Spatial question records:
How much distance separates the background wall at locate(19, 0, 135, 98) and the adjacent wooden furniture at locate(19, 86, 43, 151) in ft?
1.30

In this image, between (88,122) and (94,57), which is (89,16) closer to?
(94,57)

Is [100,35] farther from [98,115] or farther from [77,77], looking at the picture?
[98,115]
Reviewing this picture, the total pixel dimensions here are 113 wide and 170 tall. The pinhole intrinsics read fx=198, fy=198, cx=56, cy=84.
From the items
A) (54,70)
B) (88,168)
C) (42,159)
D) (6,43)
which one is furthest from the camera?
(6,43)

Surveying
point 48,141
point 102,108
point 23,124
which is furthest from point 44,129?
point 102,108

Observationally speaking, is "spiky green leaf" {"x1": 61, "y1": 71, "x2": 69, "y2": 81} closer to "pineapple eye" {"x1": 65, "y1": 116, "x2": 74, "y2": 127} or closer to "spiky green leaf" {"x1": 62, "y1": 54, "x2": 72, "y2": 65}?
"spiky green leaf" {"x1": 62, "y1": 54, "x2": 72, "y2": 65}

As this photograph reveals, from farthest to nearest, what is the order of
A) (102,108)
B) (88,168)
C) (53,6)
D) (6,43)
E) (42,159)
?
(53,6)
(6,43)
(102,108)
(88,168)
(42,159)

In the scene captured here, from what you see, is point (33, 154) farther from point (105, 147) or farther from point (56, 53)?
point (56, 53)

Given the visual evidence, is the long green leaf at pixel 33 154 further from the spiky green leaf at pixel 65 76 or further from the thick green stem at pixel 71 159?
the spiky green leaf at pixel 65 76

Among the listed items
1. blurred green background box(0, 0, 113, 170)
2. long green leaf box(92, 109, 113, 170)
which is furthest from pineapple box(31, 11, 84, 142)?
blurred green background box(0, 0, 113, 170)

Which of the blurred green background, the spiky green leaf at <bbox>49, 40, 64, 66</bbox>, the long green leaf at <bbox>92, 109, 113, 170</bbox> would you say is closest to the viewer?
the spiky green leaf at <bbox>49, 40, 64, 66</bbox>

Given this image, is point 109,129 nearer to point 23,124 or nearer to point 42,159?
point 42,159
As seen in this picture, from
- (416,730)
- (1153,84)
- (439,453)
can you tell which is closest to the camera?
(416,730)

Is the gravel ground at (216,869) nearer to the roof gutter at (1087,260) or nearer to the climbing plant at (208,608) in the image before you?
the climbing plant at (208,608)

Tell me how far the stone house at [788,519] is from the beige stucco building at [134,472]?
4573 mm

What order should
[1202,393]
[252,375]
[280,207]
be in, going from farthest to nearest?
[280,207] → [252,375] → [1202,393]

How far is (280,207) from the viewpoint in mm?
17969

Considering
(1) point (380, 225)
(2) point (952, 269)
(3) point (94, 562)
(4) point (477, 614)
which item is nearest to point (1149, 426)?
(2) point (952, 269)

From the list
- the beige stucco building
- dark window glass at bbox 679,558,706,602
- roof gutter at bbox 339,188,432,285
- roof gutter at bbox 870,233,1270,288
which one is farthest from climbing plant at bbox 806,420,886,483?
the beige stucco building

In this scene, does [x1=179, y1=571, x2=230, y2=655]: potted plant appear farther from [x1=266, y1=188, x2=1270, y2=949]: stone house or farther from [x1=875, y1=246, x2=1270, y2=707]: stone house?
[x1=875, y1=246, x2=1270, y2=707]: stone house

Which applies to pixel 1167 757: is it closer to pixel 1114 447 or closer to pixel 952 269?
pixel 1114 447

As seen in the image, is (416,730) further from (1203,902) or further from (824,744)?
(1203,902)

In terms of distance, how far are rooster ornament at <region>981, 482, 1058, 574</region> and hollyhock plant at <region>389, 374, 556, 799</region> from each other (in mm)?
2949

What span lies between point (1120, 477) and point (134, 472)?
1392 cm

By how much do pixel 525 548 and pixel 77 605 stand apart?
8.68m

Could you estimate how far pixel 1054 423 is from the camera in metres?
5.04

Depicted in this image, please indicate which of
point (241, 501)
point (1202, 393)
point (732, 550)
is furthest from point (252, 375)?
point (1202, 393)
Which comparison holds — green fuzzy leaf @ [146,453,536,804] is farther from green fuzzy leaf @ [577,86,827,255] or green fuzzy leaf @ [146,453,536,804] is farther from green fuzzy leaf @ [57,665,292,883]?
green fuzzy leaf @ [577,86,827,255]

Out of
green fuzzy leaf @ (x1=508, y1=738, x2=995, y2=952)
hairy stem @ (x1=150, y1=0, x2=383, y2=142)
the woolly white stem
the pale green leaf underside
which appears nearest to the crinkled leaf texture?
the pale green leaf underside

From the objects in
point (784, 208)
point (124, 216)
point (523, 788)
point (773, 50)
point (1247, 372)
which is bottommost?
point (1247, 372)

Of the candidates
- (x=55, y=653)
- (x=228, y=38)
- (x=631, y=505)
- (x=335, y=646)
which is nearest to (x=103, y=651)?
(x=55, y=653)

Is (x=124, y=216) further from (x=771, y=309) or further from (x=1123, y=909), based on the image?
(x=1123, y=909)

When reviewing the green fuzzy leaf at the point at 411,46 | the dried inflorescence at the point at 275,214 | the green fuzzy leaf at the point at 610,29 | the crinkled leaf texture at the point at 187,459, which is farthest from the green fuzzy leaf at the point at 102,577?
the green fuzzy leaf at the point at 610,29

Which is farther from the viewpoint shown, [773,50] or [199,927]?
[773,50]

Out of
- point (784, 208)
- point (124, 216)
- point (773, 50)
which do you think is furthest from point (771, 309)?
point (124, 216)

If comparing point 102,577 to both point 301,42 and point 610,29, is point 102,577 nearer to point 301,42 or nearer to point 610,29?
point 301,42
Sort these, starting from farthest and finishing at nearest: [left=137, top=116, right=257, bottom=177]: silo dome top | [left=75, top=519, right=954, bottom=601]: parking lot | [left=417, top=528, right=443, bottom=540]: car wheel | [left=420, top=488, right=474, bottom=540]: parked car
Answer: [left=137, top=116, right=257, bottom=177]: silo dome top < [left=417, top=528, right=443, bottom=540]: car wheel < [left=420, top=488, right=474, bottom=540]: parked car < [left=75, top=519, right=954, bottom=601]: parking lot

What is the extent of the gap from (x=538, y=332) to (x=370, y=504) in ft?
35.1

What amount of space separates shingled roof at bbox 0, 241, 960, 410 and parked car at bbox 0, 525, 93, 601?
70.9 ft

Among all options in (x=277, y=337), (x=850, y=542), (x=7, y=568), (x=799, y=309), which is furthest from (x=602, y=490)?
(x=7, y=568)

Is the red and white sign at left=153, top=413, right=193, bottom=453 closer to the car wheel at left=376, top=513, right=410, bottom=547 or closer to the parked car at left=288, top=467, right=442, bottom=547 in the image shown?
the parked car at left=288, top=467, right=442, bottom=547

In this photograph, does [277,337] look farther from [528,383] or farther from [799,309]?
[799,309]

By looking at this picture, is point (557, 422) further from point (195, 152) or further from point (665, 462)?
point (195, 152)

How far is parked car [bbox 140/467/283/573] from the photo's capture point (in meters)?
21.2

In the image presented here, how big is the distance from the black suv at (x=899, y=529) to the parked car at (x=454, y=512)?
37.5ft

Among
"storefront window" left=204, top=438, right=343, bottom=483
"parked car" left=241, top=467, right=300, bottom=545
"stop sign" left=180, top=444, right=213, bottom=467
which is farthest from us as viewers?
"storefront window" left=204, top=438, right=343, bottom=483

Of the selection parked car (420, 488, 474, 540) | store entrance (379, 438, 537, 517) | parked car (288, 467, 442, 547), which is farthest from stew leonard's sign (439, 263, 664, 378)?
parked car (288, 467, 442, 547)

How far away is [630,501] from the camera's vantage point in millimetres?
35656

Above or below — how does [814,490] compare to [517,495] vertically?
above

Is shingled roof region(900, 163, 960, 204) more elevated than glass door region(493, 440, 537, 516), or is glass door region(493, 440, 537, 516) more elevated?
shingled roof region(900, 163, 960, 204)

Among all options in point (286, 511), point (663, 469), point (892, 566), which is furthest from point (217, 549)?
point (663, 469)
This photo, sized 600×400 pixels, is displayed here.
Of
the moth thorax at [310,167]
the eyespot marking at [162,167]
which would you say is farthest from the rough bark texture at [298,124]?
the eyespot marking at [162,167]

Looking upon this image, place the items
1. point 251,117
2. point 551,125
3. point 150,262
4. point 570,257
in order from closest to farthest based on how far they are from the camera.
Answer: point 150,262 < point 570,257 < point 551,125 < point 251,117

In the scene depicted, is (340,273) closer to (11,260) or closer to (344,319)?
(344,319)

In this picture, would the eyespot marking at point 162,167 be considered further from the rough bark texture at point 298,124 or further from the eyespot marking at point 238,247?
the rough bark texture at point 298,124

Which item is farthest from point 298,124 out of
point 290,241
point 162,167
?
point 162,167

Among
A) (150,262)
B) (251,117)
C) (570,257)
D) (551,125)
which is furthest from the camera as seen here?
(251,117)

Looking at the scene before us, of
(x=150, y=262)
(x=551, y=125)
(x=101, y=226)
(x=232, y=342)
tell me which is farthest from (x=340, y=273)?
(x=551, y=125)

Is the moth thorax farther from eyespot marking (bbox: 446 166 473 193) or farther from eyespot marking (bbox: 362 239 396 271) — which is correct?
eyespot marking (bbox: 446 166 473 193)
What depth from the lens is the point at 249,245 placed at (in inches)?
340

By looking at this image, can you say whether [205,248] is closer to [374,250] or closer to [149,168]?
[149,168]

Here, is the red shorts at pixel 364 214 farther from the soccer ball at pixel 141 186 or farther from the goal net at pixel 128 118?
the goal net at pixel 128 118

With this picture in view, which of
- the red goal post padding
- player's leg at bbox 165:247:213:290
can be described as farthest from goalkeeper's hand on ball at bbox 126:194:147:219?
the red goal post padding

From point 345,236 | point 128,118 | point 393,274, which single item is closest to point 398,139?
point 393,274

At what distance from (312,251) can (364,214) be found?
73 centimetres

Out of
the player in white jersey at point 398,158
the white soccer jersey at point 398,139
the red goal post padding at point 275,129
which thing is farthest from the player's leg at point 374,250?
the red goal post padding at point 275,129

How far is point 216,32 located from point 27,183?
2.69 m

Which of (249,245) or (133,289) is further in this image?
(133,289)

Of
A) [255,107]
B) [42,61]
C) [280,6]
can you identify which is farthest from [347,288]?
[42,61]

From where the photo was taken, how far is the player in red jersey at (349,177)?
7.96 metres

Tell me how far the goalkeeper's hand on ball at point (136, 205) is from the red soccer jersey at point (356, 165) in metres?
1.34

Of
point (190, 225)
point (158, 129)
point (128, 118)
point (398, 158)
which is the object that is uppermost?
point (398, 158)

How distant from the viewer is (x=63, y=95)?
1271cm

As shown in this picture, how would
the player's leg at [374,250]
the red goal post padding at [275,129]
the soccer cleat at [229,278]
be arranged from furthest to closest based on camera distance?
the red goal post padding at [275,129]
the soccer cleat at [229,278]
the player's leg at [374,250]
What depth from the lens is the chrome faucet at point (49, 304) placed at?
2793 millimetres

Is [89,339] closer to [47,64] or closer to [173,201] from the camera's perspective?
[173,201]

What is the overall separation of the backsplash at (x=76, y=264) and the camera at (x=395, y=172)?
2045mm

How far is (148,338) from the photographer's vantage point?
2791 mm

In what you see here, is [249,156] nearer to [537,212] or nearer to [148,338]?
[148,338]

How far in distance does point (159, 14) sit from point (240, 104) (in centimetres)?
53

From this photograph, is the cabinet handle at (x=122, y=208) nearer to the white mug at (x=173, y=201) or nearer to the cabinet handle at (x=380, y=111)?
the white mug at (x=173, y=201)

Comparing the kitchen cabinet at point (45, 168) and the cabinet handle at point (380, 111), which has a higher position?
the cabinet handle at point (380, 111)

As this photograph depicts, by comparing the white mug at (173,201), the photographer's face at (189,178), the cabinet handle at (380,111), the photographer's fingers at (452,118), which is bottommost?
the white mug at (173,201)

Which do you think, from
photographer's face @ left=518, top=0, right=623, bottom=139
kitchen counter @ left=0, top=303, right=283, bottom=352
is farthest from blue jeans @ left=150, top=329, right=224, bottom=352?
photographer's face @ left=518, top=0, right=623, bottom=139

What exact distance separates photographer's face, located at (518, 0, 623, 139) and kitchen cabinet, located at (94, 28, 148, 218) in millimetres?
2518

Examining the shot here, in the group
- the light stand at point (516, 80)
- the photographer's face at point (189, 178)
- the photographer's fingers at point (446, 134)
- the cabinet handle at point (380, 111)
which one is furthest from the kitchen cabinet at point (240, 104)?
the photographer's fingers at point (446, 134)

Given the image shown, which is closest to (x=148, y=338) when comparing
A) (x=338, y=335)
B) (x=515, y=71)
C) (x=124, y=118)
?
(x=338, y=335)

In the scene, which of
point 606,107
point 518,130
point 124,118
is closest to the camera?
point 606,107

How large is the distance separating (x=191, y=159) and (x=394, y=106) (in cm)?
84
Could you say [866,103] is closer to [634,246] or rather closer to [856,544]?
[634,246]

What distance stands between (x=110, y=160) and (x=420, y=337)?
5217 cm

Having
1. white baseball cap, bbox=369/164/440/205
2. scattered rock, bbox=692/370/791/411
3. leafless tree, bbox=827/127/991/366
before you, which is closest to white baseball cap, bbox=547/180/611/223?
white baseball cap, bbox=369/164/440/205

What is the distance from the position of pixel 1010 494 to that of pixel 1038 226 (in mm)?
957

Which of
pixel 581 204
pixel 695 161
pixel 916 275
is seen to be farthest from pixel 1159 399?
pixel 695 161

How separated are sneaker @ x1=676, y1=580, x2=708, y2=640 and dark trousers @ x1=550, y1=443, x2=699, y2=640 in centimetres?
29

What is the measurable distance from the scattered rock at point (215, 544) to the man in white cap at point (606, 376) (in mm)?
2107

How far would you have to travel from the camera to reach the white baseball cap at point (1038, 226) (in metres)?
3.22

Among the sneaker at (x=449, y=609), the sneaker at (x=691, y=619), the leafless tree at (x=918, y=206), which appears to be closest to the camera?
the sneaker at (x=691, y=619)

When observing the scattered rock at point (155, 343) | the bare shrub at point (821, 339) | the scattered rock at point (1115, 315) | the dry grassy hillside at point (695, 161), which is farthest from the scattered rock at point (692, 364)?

● **Prompt**
Look above for the line containing "How separated are"; copy from it through the last line, exactly, and nothing more.

● **Answer**
How separated are sneaker @ x1=676, y1=580, x2=708, y2=640 and dark trousers @ x1=550, y1=443, x2=699, y2=640 in centimetres?
29

What is the measurable distance from the scattered rock at point (215, 544) to the man in white cap at point (606, 376) (in mm)?
2107

How far would you have to travel from the camera to reach the white baseball cap at point (1038, 226) (in metres)?
3.22

Among the sneaker at (x=449, y=609), the sneaker at (x=691, y=619), the leafless tree at (x=918, y=206), which appears to be closest to the camera?
the sneaker at (x=691, y=619)

When observing the scattered rock at point (155, 343) | the bare shrub at point (821, 339) | the scattered rock at point (1115, 315) | the dry grassy hillside at point (695, 161), which is farthest from the scattered rock at point (692, 364)?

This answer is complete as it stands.